Exercise text Block Start
Tommy Kramer Coaching Tip #320 – The Female Voice

The last tip was about a challenge that skews mostly male – the “big” voice.  So now, let’s talk about the female voice.

There are some incredible female voice actors and air talents, but the percentage of women who actually get coaching in radio that’s specific to their voices is staggeringly small.

Often, this is the result of today’s radio world.  Like many of my friends, I started out doing all-nights, then moved to evenings, etc. where we had time to get our arms around what our voices were most capable of, and how to eliminate the less ear-friendly parts of our voices and deliveries by simply putting in the ten thousand hours that becoming really good at something requires.

But a lot of women on the air today haven’t had that luxury.  Often, they’re immediately plopped down in middays, or made a partner in a morning team show, with virtually no preparation in what that SOUND should be.
Exercise text Block End
§ **Tasks to carry out**:
1) Transcribe the coaching tip on the female voice from "The last tip" to "at something requires.".
2) Write the next part of the coaching tip on the female voice, beginning right after its final sentence.
Data extracts Block Start
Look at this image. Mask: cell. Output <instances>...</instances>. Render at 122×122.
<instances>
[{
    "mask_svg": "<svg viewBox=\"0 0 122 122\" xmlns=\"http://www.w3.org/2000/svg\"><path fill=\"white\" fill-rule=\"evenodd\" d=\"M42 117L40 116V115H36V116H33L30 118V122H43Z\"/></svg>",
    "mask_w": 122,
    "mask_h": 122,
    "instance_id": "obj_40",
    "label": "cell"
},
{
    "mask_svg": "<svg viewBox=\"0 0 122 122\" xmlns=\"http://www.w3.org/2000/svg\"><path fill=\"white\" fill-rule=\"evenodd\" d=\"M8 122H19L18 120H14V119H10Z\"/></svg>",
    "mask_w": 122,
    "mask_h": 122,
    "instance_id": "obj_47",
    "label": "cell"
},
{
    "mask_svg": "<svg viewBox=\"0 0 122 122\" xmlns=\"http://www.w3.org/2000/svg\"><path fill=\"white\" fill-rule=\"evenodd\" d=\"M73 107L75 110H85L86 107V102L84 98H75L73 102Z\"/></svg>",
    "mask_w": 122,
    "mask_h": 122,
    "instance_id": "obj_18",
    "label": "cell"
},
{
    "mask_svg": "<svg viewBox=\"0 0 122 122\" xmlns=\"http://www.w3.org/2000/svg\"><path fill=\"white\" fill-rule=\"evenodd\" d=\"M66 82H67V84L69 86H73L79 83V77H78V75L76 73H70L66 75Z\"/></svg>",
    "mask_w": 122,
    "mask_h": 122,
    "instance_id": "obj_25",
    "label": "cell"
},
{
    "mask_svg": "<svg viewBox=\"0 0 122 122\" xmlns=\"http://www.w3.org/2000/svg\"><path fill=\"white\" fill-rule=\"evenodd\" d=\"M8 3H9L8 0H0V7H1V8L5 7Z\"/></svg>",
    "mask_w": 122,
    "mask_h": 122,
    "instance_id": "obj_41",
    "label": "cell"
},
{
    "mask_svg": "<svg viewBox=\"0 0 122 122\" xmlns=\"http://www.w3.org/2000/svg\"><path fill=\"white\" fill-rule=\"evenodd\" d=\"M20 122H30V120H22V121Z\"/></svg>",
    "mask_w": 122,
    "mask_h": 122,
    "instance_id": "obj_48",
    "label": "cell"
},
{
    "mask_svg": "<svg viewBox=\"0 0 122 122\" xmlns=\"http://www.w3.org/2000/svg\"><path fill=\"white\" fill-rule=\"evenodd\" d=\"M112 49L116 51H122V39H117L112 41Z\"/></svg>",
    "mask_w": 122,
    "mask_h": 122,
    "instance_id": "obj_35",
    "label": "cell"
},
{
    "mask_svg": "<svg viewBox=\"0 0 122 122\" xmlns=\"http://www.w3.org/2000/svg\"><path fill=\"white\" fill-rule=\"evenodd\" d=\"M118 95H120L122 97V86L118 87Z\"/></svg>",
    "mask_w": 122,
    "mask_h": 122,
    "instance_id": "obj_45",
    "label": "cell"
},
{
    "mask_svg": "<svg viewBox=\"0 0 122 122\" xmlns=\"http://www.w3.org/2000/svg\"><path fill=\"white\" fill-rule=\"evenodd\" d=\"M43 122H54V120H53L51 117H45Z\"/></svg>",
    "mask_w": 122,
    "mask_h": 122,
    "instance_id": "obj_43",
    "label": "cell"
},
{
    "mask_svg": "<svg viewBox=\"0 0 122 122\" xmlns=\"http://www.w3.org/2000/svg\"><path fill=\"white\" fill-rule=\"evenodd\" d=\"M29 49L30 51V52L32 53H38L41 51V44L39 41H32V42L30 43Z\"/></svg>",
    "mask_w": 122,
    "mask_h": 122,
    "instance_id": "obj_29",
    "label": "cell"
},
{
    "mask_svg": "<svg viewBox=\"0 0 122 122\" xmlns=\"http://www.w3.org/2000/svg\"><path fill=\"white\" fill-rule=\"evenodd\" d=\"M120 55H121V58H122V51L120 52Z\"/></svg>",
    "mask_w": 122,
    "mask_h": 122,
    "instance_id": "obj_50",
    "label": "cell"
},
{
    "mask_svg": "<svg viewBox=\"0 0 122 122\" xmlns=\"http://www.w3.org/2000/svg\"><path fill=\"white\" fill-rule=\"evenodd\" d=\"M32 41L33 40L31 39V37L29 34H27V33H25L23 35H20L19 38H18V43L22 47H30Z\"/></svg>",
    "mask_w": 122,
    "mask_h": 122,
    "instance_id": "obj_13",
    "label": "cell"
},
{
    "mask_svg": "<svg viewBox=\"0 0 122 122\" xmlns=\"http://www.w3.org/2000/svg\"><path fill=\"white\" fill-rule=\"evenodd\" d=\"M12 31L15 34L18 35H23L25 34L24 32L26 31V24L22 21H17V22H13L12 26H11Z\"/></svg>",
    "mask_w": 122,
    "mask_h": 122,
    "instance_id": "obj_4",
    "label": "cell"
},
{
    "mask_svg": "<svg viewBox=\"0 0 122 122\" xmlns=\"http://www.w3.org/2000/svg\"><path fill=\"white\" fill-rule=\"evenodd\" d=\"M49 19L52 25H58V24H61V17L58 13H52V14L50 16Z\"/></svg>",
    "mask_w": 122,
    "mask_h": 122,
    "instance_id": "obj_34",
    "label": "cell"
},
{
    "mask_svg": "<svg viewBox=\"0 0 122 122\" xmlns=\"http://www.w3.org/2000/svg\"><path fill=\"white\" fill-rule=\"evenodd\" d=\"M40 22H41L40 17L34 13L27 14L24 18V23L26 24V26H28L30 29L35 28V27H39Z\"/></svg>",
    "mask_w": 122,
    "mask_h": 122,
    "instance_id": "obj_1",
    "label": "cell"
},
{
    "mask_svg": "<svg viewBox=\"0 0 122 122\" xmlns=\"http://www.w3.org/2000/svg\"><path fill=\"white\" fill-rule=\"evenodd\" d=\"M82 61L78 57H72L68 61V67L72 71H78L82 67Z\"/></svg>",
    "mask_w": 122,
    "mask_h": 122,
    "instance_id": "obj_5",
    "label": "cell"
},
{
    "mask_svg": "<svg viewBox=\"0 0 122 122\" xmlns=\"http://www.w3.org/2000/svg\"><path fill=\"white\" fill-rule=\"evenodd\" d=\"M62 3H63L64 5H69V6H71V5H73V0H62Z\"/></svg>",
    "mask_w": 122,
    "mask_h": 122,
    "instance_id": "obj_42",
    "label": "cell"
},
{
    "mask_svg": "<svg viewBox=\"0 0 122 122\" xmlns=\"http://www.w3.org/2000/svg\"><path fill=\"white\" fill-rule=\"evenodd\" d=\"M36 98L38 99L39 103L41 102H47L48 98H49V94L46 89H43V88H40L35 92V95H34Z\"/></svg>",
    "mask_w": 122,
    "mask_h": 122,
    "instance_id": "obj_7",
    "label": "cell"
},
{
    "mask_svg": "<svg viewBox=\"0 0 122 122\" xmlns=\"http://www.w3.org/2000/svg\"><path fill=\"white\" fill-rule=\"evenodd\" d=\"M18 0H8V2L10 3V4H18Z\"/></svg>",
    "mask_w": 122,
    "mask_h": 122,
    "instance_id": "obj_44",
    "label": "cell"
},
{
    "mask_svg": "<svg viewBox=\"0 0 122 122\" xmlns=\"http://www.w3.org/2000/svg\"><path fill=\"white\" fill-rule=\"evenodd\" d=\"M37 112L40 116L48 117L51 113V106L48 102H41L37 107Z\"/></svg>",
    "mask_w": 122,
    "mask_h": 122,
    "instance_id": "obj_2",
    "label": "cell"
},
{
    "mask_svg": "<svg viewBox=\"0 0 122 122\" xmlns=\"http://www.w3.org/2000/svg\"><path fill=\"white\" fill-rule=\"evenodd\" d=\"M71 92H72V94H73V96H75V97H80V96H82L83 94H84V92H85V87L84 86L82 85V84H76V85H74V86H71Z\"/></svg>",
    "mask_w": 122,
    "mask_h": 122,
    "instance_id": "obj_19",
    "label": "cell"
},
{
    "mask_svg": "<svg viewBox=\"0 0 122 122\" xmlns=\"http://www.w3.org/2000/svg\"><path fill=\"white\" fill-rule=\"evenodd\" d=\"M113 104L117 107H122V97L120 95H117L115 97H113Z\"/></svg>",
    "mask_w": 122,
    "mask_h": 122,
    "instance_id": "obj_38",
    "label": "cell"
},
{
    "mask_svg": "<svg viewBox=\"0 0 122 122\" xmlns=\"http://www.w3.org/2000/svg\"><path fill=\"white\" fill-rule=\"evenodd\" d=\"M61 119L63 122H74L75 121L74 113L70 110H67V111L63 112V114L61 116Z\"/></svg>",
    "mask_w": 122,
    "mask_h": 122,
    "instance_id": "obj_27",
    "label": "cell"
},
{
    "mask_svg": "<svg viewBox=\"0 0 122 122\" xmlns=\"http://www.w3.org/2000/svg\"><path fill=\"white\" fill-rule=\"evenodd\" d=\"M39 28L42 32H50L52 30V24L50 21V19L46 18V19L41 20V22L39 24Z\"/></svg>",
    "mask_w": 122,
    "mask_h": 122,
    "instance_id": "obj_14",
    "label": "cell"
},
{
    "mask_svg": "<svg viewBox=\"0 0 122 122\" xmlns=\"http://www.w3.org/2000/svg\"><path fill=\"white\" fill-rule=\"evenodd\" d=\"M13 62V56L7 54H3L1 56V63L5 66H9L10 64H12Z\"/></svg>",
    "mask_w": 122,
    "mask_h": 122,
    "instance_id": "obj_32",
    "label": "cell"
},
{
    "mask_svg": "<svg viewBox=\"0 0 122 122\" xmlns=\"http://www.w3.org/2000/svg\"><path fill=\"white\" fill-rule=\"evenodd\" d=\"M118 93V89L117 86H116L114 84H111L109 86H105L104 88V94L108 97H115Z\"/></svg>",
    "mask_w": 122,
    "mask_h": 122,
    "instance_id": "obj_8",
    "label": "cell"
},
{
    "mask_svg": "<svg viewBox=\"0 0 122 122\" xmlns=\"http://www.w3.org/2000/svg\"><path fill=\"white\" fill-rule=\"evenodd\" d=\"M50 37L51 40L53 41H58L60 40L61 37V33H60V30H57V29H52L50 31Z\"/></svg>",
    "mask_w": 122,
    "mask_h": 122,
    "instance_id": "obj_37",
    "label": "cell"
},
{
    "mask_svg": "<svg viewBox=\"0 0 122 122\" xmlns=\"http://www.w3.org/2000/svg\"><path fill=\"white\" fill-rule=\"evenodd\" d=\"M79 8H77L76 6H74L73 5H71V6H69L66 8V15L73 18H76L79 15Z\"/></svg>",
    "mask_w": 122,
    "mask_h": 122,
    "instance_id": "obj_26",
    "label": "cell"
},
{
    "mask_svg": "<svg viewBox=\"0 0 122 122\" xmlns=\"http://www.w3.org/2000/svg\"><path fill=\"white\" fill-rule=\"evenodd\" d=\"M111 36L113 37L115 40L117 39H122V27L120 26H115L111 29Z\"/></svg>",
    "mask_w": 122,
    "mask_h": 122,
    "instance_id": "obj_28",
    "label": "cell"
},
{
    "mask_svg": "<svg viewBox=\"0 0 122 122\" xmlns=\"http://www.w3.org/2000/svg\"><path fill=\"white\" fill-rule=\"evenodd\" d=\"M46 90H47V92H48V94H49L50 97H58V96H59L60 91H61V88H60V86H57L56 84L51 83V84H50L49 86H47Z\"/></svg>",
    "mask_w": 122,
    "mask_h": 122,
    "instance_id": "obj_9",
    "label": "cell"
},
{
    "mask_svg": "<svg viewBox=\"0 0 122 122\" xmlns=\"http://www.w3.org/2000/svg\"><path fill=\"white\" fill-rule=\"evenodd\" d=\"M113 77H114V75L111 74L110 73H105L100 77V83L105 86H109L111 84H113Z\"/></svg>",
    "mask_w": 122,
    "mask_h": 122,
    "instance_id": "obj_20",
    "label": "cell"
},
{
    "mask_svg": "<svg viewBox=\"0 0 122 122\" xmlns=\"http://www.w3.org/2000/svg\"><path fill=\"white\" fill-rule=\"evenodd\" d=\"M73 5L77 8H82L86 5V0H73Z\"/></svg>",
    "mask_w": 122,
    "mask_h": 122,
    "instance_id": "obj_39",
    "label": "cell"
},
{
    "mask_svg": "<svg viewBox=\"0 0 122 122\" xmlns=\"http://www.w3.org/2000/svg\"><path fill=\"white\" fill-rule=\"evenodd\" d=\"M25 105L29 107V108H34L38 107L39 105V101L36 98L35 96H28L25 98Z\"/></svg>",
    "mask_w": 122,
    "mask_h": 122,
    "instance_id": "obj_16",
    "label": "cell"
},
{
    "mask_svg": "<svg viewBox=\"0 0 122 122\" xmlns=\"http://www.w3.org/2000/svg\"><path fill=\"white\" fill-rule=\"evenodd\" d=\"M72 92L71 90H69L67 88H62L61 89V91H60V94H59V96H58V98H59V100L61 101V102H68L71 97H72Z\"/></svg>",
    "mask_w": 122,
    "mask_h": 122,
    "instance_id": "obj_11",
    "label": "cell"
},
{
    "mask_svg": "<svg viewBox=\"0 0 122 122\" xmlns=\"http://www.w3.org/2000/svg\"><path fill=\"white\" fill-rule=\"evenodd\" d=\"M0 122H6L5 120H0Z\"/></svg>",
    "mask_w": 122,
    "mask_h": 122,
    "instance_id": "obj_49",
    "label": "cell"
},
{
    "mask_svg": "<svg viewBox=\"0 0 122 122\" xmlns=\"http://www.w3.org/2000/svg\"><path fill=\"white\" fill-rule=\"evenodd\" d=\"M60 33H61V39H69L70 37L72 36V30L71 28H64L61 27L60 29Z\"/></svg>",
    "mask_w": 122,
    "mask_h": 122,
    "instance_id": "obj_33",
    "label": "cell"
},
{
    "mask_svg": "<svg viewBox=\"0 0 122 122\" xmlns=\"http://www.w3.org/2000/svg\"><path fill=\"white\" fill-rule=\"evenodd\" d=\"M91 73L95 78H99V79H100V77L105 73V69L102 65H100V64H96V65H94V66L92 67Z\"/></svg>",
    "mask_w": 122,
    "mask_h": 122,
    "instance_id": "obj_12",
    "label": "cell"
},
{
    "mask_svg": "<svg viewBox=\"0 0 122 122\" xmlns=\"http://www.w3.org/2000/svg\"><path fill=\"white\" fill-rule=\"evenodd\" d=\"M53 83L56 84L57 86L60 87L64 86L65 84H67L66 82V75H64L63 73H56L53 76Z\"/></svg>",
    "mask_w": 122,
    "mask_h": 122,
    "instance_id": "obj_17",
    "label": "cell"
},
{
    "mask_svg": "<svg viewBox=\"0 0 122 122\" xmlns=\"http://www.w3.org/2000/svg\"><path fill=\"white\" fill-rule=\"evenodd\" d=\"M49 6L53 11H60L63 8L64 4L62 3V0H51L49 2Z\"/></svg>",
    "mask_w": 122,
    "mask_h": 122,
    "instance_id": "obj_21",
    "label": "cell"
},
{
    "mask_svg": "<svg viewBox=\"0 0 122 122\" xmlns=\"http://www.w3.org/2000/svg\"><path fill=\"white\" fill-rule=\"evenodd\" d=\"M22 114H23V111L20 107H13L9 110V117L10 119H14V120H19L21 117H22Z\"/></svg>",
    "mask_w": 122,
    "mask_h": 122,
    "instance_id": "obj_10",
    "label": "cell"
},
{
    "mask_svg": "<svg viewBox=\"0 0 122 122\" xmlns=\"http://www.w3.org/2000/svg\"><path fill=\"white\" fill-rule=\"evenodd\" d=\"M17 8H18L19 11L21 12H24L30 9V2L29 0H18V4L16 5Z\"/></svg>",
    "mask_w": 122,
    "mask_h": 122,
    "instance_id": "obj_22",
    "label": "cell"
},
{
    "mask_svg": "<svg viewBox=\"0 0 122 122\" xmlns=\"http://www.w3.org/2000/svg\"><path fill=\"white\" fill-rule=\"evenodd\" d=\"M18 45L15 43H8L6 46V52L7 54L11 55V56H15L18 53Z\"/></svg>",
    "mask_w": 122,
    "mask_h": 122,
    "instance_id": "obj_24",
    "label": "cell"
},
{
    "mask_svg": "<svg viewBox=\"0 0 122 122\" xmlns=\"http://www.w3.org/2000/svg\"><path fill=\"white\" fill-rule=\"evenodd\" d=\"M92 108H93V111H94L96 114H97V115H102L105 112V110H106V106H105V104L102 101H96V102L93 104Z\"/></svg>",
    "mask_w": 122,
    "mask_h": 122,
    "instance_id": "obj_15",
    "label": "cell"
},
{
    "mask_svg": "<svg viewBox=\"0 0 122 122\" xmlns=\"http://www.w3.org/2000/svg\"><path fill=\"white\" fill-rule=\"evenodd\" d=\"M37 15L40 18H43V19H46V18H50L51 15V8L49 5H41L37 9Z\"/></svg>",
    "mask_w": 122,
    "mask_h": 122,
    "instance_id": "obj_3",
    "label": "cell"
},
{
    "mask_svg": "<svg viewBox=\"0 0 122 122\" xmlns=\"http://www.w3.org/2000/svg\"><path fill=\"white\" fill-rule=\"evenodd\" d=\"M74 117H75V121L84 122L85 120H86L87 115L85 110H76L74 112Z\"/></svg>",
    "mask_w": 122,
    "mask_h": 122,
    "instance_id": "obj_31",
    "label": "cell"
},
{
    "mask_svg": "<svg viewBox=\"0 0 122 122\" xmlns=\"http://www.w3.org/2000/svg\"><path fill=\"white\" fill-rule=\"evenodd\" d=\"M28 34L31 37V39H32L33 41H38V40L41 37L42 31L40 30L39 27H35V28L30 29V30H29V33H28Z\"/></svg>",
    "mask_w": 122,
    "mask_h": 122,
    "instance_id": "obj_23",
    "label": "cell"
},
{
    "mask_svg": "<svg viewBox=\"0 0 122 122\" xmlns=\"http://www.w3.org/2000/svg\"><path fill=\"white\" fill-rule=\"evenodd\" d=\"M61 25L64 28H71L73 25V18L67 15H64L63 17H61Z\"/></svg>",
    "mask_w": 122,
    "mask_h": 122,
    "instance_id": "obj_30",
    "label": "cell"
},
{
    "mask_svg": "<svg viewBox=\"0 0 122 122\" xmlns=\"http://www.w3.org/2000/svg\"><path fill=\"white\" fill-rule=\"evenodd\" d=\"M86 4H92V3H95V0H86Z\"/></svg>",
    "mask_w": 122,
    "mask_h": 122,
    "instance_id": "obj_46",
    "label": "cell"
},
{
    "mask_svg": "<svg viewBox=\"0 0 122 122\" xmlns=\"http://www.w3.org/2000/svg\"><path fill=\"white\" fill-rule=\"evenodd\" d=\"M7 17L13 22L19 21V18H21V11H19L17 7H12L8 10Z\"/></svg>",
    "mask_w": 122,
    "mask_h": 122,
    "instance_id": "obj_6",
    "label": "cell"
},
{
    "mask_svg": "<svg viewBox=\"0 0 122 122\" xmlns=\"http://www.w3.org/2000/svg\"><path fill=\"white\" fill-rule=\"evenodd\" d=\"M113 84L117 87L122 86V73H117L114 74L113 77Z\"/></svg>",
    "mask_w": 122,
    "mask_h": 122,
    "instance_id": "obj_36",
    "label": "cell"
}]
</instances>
Data extracts Block End
§ **Exercise answers**:
1)
The last tip was about a challenge that skews mostly male – the “big” voice.  So now, let’s talk about the female voice.

There are some incredible female voice actors and air talents, but the percentage of women who actually get coaching in radio that’s specific to their voices is staggeringly small.

Often, this is the result of today’s radio world.  Like many of my friends, I started out doing all-nights, then moved to evenings, etc. where we had time to get our arms around what our voices were most capable of, and how to eliminate the less ear-friendly parts of our voices and deliveries by simply putting in the ten thousand hours that becoming really good at something requires.

2)
LEARN what you can do with your voice.  Try to sound like a mom, a sister, a friend, a lawyer presenting a case in court, a doctor talking to a patient, etc.  Each of those requires a slightly different delivery, with tiny nuances that are either going to be three-dimensional and pull people toward you, or they’re just going to fizzle.  Mad, sweet, informative (but not lecturing), smart (but not smarmy), forceful but not shrill – these are all little “roles” you can play to find out just what arrows you really have in your vocal “quiver.”

It takes a good ear, first of all; then an absolute honesty about what you’re hearing yourself do.  Breathing when you should (at the end of a thought), caressing a message to the listener rather than “announcing” it – these things take time, and training.  You can self-train, and if you want to accelerate the program, get a coach.  Often, a “hire” comes down to which person just has more vocal “chops.”